Тем временем на уличной аллее свое вечернее священнодействие. Там вроде и публика поинтеллигентнее. Там происходит целый ритуал. Вся аллея как бы рассечена на пять частей перекрестком с улицей Чернышевского и проездами для разворота машин. Машин же на Петра Лаврова почти не видно даже днем, а вот лошади с платформами на резиновом ходу заезжают довольно часто. Во дворе углового с Друскенигским переулком дома небольшой склад. Но понятно, что вечером вообще никакой транспорт не нарушает благоговейного спокойствия улицы и усиливающегося к вечеру тонкого благоухания душистого табака.
Так вот, жители домов предпочитают прогуливаться только в той части аллеи, которая как бы приписана к их дому. Или наоборот, дом приписан к ней. Променад из конца в конец улицы редкость.
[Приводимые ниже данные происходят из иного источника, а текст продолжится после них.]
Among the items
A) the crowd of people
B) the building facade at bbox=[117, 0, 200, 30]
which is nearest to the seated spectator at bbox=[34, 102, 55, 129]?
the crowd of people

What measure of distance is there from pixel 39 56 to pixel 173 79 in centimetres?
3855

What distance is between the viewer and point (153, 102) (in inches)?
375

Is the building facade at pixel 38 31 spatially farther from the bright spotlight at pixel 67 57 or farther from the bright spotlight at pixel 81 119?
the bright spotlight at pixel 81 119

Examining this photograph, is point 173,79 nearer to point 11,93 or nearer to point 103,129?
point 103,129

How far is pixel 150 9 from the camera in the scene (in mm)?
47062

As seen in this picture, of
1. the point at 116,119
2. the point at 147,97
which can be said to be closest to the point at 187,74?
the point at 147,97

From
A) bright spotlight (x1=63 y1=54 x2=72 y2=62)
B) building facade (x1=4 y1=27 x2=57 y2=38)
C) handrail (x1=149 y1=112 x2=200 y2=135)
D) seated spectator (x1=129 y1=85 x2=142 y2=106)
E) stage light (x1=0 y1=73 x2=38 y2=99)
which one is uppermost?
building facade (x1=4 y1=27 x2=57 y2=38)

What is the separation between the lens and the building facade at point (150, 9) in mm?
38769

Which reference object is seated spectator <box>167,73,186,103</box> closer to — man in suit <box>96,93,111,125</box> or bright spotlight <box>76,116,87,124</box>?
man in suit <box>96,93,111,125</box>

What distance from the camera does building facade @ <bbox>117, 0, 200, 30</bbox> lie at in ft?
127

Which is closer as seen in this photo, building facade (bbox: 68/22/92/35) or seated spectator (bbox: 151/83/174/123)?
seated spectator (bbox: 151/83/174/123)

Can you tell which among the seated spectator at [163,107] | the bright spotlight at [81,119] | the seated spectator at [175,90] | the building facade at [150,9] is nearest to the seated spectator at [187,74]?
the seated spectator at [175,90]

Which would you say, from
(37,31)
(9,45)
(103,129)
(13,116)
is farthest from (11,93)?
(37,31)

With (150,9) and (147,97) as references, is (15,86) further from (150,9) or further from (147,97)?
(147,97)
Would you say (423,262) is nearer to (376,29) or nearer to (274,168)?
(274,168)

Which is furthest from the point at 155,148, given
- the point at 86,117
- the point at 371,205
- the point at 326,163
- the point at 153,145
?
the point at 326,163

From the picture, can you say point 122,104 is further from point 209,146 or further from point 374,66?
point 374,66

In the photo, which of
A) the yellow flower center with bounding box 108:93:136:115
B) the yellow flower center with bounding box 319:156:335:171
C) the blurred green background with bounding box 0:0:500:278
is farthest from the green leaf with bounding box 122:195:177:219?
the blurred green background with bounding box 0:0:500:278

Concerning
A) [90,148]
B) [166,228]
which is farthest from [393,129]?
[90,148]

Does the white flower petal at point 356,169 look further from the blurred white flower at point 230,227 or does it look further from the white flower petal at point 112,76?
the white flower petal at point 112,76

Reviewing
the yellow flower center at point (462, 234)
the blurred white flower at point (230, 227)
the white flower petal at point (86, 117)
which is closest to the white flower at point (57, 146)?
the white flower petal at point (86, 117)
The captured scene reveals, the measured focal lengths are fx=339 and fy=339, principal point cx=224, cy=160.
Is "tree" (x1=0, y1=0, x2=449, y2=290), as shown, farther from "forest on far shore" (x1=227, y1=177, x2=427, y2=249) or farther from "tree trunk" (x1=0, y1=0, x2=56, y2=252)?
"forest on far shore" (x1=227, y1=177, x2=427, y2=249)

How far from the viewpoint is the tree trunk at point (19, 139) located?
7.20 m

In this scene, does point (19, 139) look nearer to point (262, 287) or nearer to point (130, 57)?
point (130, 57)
Идет тихое и спокойное семейное кружение в "своем" секторе аллеи с остановками перед скамейками с сидящими на них знакомыми и обменом с ними любезностями и новостями. Так что и здесь к концу вечера все знают обо всем. Даже о том, чего никогда не было. Семьи семьями, а старшеклассницы гуляют своими компаниями. Юноши же сбиваются в шумные стайки около своих домов и, глядя на аллеечную публику, над чем-то весело потешаются. Уличные молодежные потасовки редкость и обычно происходят уже на аллее ближе к ночи, когда уже все расходятся спать, а старшеклассники и уже не школьники перемещаются на опустевшие скамейки и отваживаются пустить по кругу папироску.
Жизнь на аллее постепенно затихает и мы с Юркой, украдкой выбравшись из дома и, продравшись сквозь боярышник, заваливаемся спиной в высоченную траву. Запах душистого табака просто одурманивающий. Над нами бездонное синее небо с мириадами звезд. Мы долго и заворожено молчим, пытаясь мысленно проникнуть в эту ошеломляющую бездну. Стараемся понять, почему и зачем она такая. Потом шепотом начинаем говорить о звездах. А вдруг там кто-то есть и смотрит на нас. Нет, Бога, конечно, нет, но вот другие…
Скрежет проезжающей машины разрушает очарование грез. Я словно просыпаюсь стоя посреди улицы. Волшебные голоса детства оборвались. Вместо сказочной ночи я оказываюсь среди белого дня. Глухая стена, в которой уже нет окон нашей квартиры. Нет ни столетних тополей, ни шпалер боярышника, ни травы, ни клумб душистого табака. Из конца в конец затоптанная и загаженная собаками земля, которую и газоном-то теперь назвать нельзя, и чахнущие стволы посаженных моими сестрами лип. В горле какой-то комок и с глазами что-то. Наверное, от ветра. Поворачиваюсь и медленно бреду в сторону Литейного проспекта.
Прочел как-то откровения одного горе-краеведа, будто Фурштатская улица называлась так потому, что здесь были фуражные склады. Фур - фураж, а штадт - это само собой город. Да, конечно, и при этих складах вдруг оказалась кирха святой Анны с Анненшуле и Петершуле по обе стороны от нее. Большего бреда и придумать нельзя. Фурштадт – это искаженное от Форштадт. Форштадт по-немецки - пригород. Здесь была немецкая слобода.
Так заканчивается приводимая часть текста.